The Cross-Cultural Background and Modern Transformations of Religious and Spiritual Symbols of Lithuanian Identity
Keywords:
rue, six-petal rosette, sun with wavy rays, iconicity, visual culture, Lithuanian identity signs, ornament symbolism, logotype, religious symbolsAbstract
Traditional symbols and codes are very powerful elements of culture. In modernity they have become connected with the paradigm of intertextuality: being actual because of their modern and contemporary treatment, at the same time they are associated with intracultural communication, the national historical background and ethnic traditionalism, as well as having a lot of intercultural features. Paradoxically serving to define cultural boundaries and uniqueness, they also can testify to historical processes of cultural globalization.
The aim of this research is to contextualize the iconicity and contemporary meaning of modern national visual symbols (a rue, a six-petal rosette; a sun with wavy rays) and uncover the main differences and similarities between their ancient historical and folkloric meaning and actual modern interpretations based on art, folk art and art-historical, historical, archaeological and folkloric data.

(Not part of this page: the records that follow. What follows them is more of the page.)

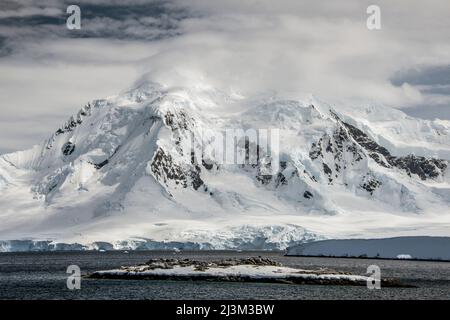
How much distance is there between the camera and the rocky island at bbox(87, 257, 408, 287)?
121m

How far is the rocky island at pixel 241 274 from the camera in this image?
121m

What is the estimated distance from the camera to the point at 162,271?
130 meters

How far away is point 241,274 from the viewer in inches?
4867
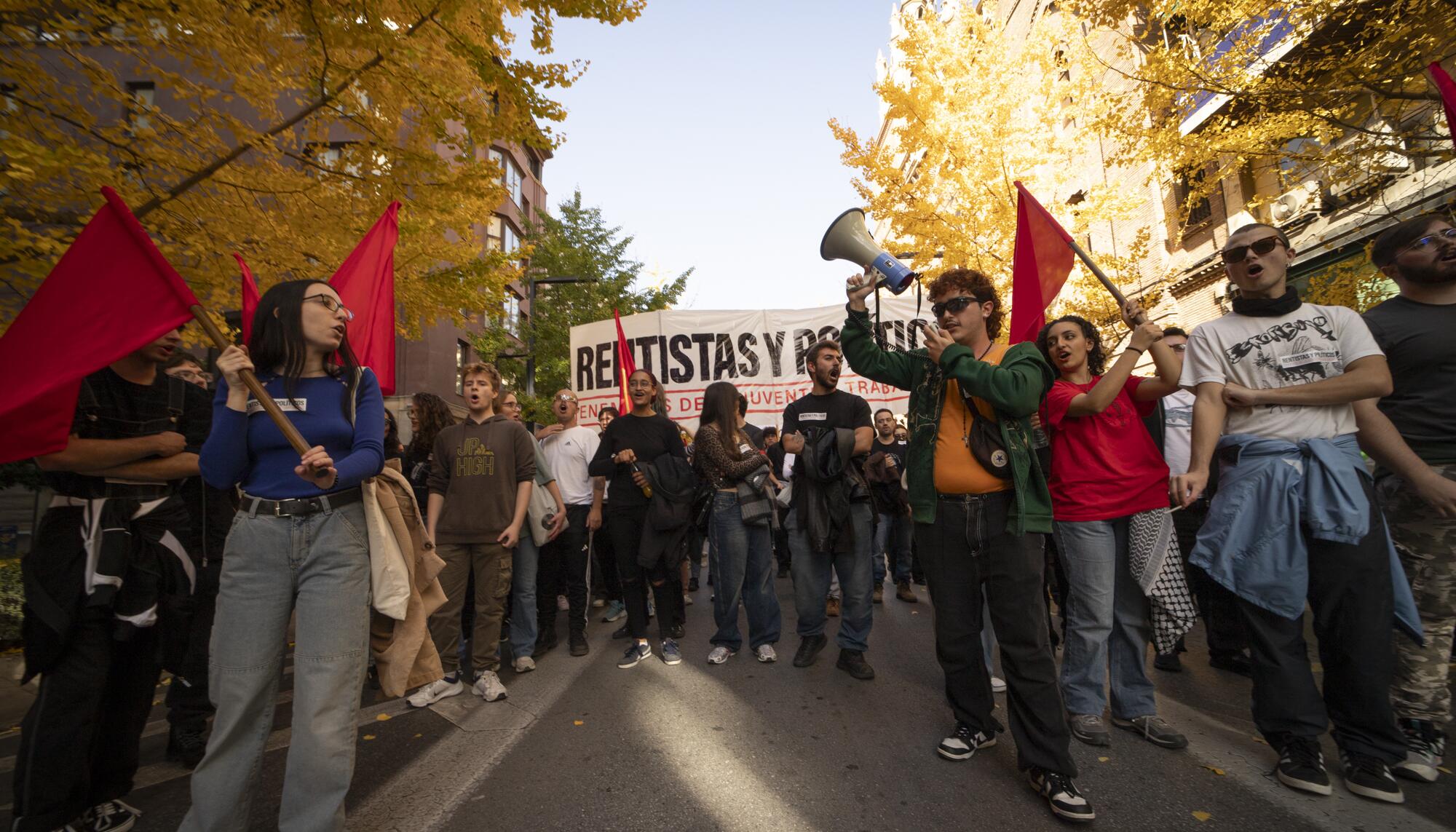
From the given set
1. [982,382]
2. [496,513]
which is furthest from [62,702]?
[982,382]

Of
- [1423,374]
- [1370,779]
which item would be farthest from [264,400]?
[1423,374]

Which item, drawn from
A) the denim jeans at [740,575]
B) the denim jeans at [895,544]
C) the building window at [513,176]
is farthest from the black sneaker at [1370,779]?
the building window at [513,176]

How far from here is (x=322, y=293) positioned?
2.54 metres

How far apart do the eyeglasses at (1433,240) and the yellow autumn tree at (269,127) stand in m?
5.85

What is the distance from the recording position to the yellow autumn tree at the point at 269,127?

This interdisciplinary approach is based on semiotic (i.e. ethnosemiotic), ethnological interpretation and contextual analysis of the function and meaning of visual symbols as elements of culture.
The study clarifies how these ornamental signs of national identity, which are related to cultural heritage, but with intercultural historical origins, come alive and come to be newly interpreted by the social imaginary, influenced by scientific concepts in modern religious, spiritual and cultural life and their representations, and how these signs are prevalent internationally. It also analyses how, as logos in highly symbolic forms relating to mythical paradigms, these visual signs are involved in processes of the auto-communication of culture, its transmission, creation and memory, and how they are related to the boundaries of semiotic space or the semiosphere (Lotman 2005: 210; 2009: 131-142).